WRITTEN EXERCISE: List each line of the data below that contains the word "farther".

SUPPLIED INFORMATION:
··········
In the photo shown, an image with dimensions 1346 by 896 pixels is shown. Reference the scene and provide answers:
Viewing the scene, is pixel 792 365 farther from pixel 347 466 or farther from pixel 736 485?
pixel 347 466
··········
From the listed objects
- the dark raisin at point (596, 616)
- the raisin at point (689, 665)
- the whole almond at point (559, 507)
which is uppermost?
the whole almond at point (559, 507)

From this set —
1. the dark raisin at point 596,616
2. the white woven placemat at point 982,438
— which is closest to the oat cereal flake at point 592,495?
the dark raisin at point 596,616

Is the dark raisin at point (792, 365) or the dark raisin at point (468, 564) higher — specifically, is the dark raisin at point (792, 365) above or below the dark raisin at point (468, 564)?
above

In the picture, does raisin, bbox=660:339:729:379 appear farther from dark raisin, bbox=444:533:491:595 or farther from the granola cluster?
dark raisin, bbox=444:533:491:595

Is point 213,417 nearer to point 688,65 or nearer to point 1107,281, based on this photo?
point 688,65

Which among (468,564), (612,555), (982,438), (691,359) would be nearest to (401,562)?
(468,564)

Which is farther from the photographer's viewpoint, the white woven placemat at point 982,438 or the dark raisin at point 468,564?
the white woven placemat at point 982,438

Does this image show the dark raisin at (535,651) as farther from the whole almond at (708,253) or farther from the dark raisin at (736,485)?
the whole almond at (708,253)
··········
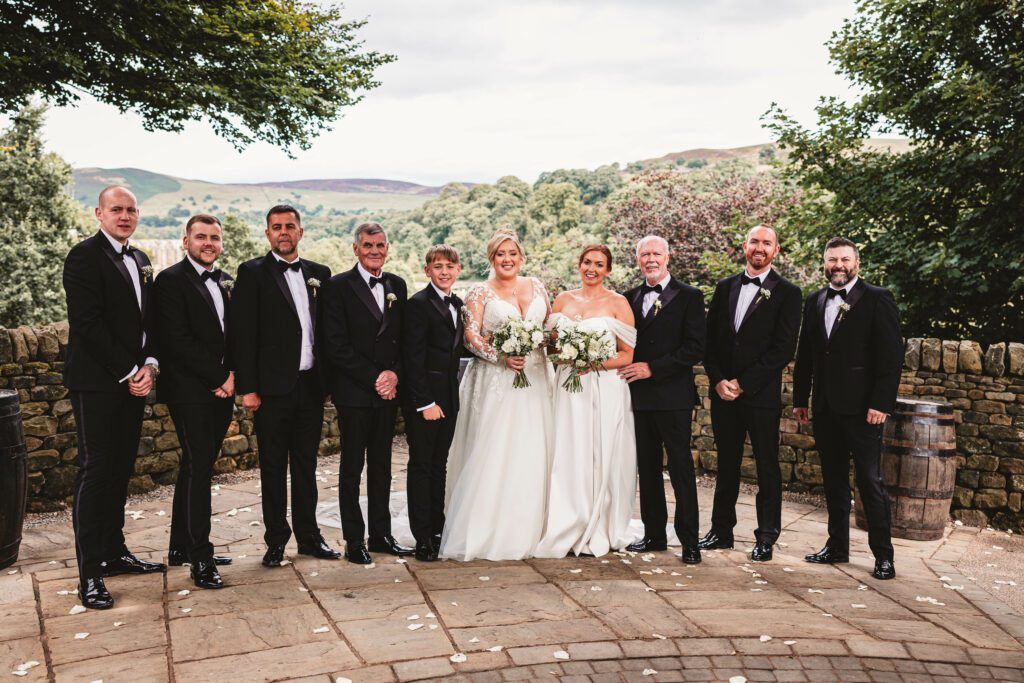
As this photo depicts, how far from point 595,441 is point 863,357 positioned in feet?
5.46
··········
PROBLEM SOLUTION:
Viewing the scene, is pixel 792 365 farther from pixel 347 466 or farther from pixel 736 485?
In the picture, does raisin, bbox=660:339:729:379 appear farther from dark raisin, bbox=444:533:491:595 or farther from the granola cluster?
Which is farther from the photographer's viewpoint, the white woven placemat at point 982,438 or the dark raisin at point 468,564?
Does this image show the dark raisin at (535,651) as farther from the whole almond at (708,253) or farther from the dark raisin at (736,485)?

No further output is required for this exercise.